The recent gains in Canadian dollar have been fueled by robust economic growth, which now seems much stronger than the U.S.’s economy. This divergence in the two economies has some traders now predicting that the Bank of Canada will move faster on interest rates than its U.S. counterpart, the Federal Reserve.
The currency futures show the Bank of Canada will hike rates about two more times by the end of 2018, while barely pricing in a full hike for its U.S. counterpart over the same stretch, according to Bloomberg data.
As a result, the yields on two-year government bonds in Canada have surged in recent weeks and are now at about parity with the U.S.
The fast-changing economic picture suggests that this latest move up in the Canadian dollar is going to stick for a longer period of time because the move is backed by strong fundamentals
The companies that are most likely to benefit are those that buy from overseas and sell in the local market. Let’s see if Canada’s largest airline Air Canada (TSX:AC)(TSX:AC.B) and Dollarama Inc. (TSX:DOL) stocks deserve a place in your portfolio with the rising loonie.
Air Canada
If you’re following this great Canadian turnaround story, then you won’t be surprised to know that this stock has soared 63% this year, while many analysts are still bullish on this name.
But a rising local currency adds one more reason to buy Air Canada stock, as higher purchasing power will make it much easier for Canadians to make international trips.
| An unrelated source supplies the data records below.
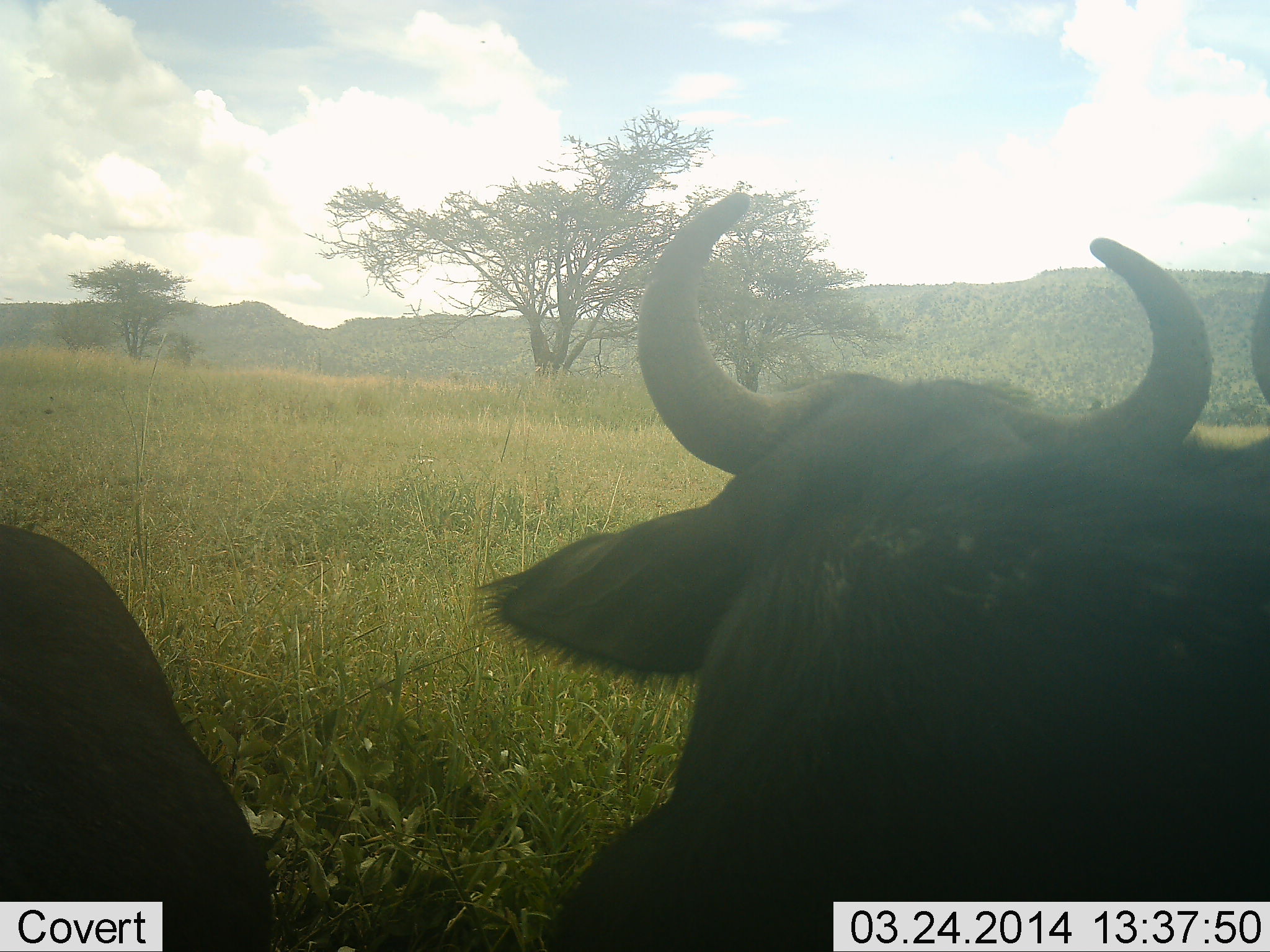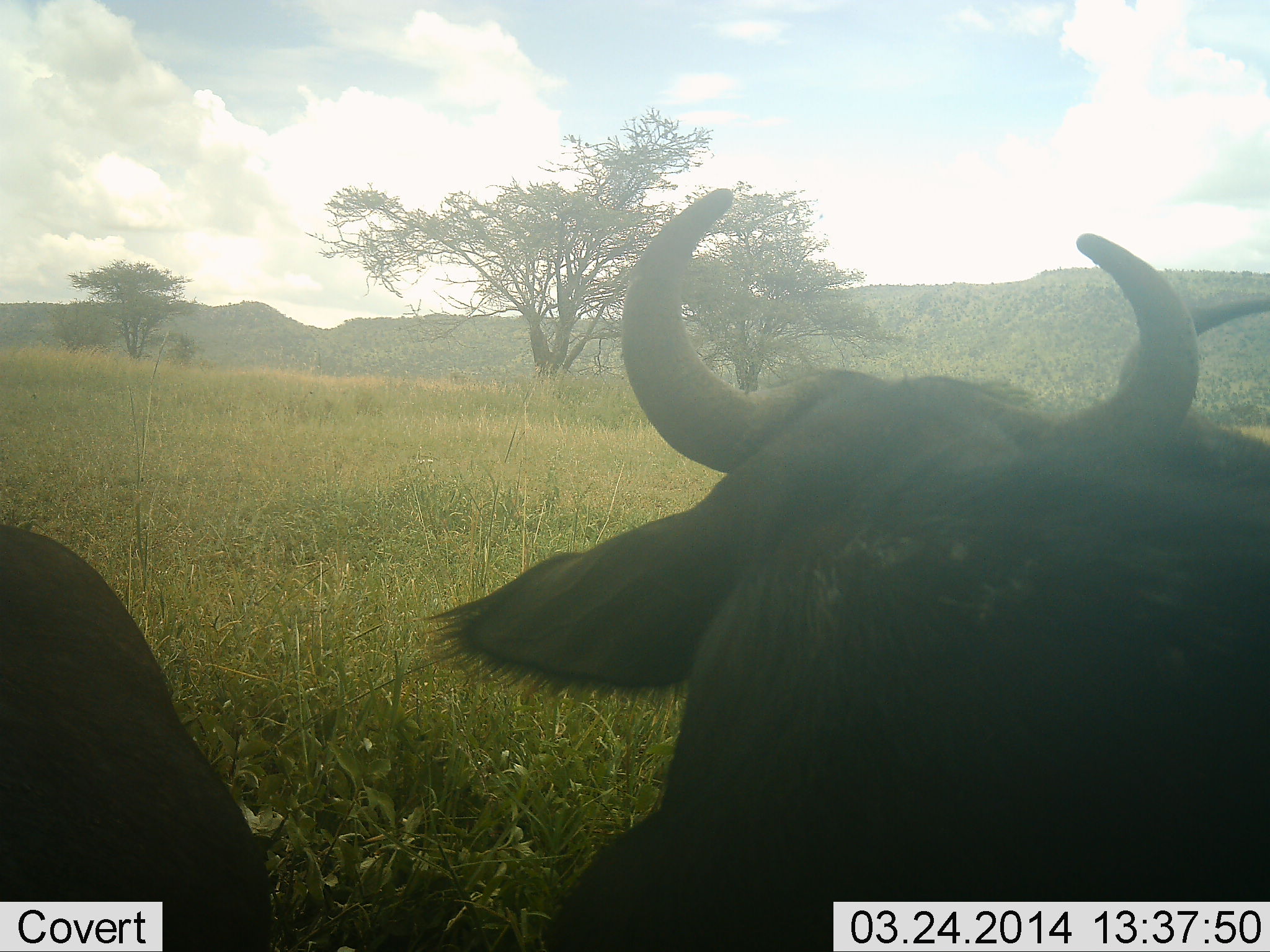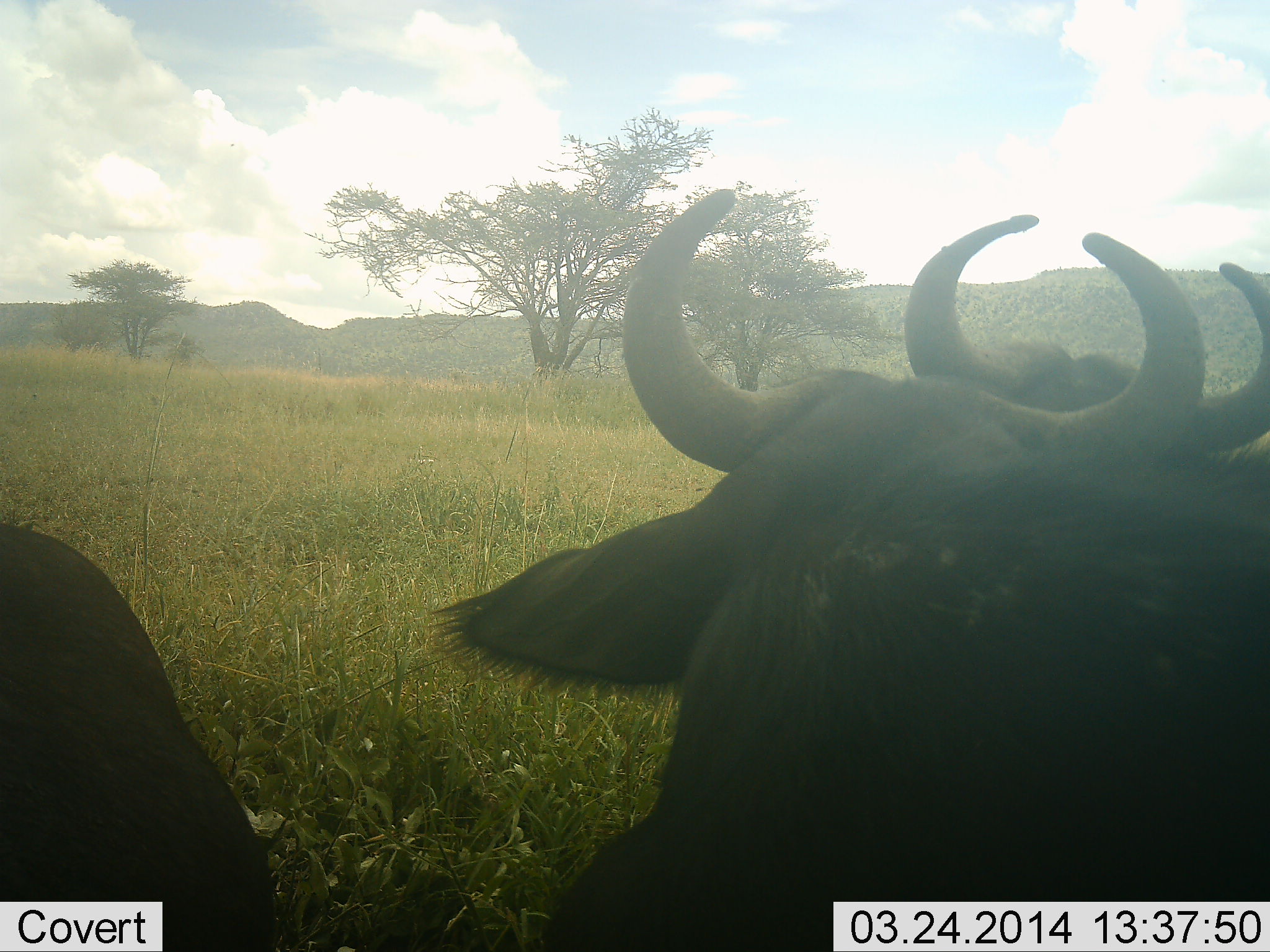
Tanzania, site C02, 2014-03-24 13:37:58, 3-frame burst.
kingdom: Animalia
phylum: Chordata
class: Mammalia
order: Artiodactyla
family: Bovidae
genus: Connochaetes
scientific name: Connochaetes taurinus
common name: blue wildebeest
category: wildebeest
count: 3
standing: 50%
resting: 50%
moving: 10%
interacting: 0%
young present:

Air Canada just finished a strong summer, carrying nearly one million customers over a six-day period around the Canada Day weekend.
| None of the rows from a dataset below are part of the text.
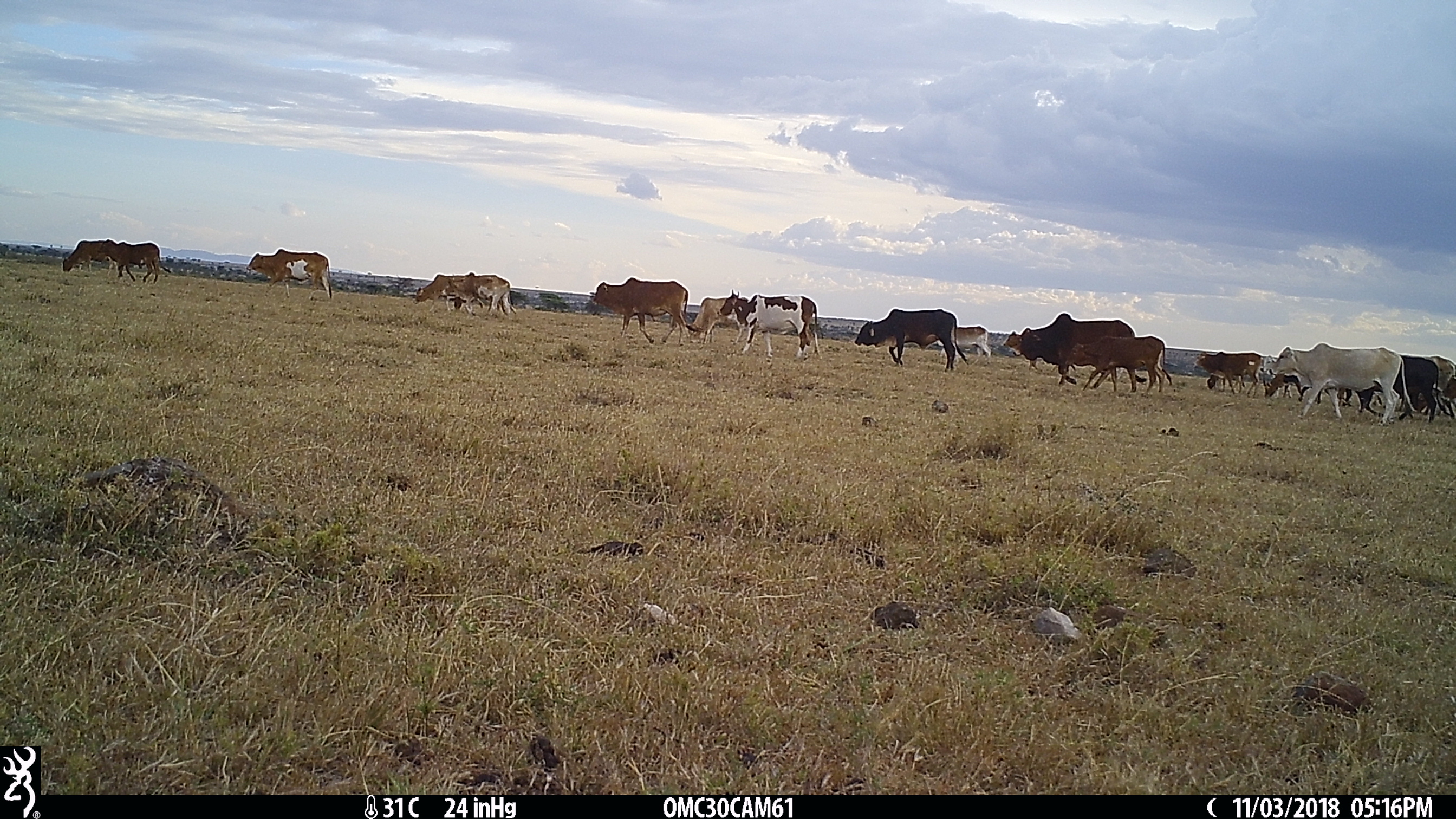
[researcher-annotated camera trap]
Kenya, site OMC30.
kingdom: Animalia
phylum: Chordata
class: Mammalia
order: Artiodactyla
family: Bovidae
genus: Bos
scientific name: Bos taurus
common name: cattle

The airline will also benefit from a strong Canadian dollar as some of its main input costs, such as jet fuel, are priced in U.S. dollars.
Dollarama
Just like Air Canada, Dollarama is also an impressive growth story. Its shares have surged 23% this year, as this discount retailer continues to surprise investors with strong earnings.
If the Canadian dollar continues its upward journey, Dollarama will benefit because it imports a significant amount of its merchandise from overseas that are priced in U.S. dollars.
Trading at the price-to-earnings multiple of 31, Dollarama looks a bit expensive. But it seems there is nothing that can stop its stock’s upward momentum. After buying at the IPO price of ~$10 a share in 2009, investors have grown their investment at the compound annual growth rate of 40%.
Which one is better?
There isn’t much history available for the Dollarama stock to determine how it would perform during a tough economic environment.
But the discount retailers, such as Wal-Mart, usually perform better during recessions. If you’re not a buy-and-hold type investor, then buying Dollarama with an aim to make a quick profit won’t be a good idea.
I like both Air Canada and Dollarama for long-term investments. These positions will likely provide strong growth to your portfolio in the years to come.